First, the massive tracts of commercial forest north of American Realty Road are still likely to produce the best hunting for a very predictable reason.
“There’s just so much land use up there that that favors early successional forest, that it’s probably some of the best available habitat in the whole state,” Allen said.
Those forests, which have been harvested and are in the early stages of growing back, are among the best places to find grouse.
Allen said that with millions of acres of habitat to choose from, it’ll still be possible to end up in spots that just doesn’t hold many birds.
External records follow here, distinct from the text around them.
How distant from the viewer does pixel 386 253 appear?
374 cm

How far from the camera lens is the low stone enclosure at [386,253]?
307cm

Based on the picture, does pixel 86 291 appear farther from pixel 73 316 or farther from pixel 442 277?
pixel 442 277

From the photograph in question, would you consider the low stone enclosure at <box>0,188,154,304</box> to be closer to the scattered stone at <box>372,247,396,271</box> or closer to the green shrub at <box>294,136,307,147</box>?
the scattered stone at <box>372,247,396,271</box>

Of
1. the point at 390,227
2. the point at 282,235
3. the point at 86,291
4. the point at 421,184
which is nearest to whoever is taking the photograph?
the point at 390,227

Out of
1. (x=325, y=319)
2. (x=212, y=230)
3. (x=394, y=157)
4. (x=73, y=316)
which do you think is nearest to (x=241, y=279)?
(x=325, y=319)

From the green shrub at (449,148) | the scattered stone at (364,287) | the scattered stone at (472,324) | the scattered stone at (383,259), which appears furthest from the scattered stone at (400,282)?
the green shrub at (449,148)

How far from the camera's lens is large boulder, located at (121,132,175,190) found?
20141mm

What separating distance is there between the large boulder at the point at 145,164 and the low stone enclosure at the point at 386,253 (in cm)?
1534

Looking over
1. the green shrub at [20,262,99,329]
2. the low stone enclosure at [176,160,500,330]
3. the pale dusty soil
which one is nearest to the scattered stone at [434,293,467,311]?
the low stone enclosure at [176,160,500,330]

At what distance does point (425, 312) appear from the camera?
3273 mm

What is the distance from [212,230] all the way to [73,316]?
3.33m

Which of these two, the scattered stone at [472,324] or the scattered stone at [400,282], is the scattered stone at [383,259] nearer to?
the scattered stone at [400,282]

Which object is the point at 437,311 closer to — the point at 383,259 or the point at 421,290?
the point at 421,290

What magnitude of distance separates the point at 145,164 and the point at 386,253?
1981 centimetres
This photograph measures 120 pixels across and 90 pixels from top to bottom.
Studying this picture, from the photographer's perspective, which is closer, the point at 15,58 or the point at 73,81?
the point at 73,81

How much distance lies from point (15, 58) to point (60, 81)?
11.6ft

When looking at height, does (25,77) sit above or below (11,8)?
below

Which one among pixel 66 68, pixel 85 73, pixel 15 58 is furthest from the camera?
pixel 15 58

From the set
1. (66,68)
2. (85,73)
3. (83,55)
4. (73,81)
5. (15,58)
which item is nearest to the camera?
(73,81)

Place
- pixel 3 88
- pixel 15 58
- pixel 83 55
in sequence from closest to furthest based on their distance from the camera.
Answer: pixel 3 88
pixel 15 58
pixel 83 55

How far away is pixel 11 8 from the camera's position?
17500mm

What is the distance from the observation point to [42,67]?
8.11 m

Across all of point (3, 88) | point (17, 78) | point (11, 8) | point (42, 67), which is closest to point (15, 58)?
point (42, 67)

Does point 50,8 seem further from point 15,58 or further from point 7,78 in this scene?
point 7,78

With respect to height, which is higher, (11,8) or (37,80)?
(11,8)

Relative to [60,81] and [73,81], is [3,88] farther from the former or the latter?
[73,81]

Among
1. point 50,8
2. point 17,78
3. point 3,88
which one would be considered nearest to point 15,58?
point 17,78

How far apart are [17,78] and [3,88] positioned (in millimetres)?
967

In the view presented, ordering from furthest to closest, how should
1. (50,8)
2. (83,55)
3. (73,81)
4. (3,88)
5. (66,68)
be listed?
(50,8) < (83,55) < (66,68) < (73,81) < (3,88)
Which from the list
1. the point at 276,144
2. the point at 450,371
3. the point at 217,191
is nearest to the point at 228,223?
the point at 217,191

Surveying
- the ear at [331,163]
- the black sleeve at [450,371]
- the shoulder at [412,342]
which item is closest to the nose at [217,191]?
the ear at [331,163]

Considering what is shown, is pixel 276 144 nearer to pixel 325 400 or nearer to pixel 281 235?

Focusing on places that have been productive in the past is more important than riding the roads for miles and miles in search of a bird to shoot.
“My advice to some of those people [who are having trouble finding birds] is, keep trying, and find the areas that you year after year find the most birds because that’s probably the best habitat,” Allen said. “And instead of driving 400 miles, you might want to park there and walk two miles and And you might experience [better hunting].”
In addition, it helps to pay attention to spots that might provide food for grouse.
“I like having bountiful wild apples or oaks because you can focus some of your hunting activities on areas where a lot of feed is and you’re going to find some birds,” he said.